### Record excerpts
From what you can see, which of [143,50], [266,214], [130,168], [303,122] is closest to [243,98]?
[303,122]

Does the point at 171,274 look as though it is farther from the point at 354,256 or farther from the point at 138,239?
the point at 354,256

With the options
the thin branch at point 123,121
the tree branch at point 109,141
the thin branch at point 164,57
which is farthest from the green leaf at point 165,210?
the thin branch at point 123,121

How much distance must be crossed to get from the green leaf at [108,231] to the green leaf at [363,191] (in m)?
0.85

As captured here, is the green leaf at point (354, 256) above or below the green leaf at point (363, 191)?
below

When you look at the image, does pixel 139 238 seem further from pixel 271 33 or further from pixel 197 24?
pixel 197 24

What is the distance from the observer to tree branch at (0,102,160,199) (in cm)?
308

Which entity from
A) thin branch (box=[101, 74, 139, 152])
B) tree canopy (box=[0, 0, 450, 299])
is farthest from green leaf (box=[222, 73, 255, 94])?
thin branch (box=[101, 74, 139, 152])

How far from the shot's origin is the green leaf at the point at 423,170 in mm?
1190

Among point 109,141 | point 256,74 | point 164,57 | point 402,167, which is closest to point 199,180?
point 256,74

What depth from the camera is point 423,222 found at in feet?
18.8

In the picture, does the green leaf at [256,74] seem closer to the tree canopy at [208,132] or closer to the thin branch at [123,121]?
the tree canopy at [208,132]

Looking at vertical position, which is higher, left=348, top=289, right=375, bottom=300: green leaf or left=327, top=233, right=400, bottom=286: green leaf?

### Goal
Above are some records. Print them all exactly.

### Expected output
From what you can see, which of [143,50], [266,214], [130,168], [303,122] is closest to [243,98]?
[303,122]

Does the point at 171,274 look as though it is farther from the point at 354,256 or farther from the point at 138,239?
the point at 354,256

With the options
the thin branch at point 123,121
the tree branch at point 109,141
the thin branch at point 164,57
which is farthest from the green leaf at point 165,210?
the thin branch at point 123,121

How much distance must be crossed to get from the green leaf at [108,231] to the green leaf at [363,191] (in m)?
0.85

As captured here, is the green leaf at point (354, 256) above or below the green leaf at point (363, 191)?
below

When you look at the image, does pixel 139 238 seem further from pixel 271 33 or further from pixel 197 24?
pixel 197 24

What is the distance from the observer to tree branch at (0,102,160,199) (in cm)?
308

Which entity from
A) thin branch (box=[101, 74, 139, 152])
B) tree canopy (box=[0, 0, 450, 299])
is farthest from green leaf (box=[222, 73, 255, 94])?
thin branch (box=[101, 74, 139, 152])

How far from the shot's origin is the green leaf at the point at 423,170 in mm?
1190

Among point 109,141 | point 256,74 | point 164,57 | point 402,167, which is closest to point 199,180?
point 256,74

What depth from the camera is point 423,222 found at in feet?
18.8

In the picture, does the green leaf at [256,74] seem closer to the tree canopy at [208,132] or closer to the thin branch at [123,121]?
the tree canopy at [208,132]

Looking at vertical position, which is higher, left=348, top=289, right=375, bottom=300: green leaf or left=327, top=233, right=400, bottom=286: green leaf?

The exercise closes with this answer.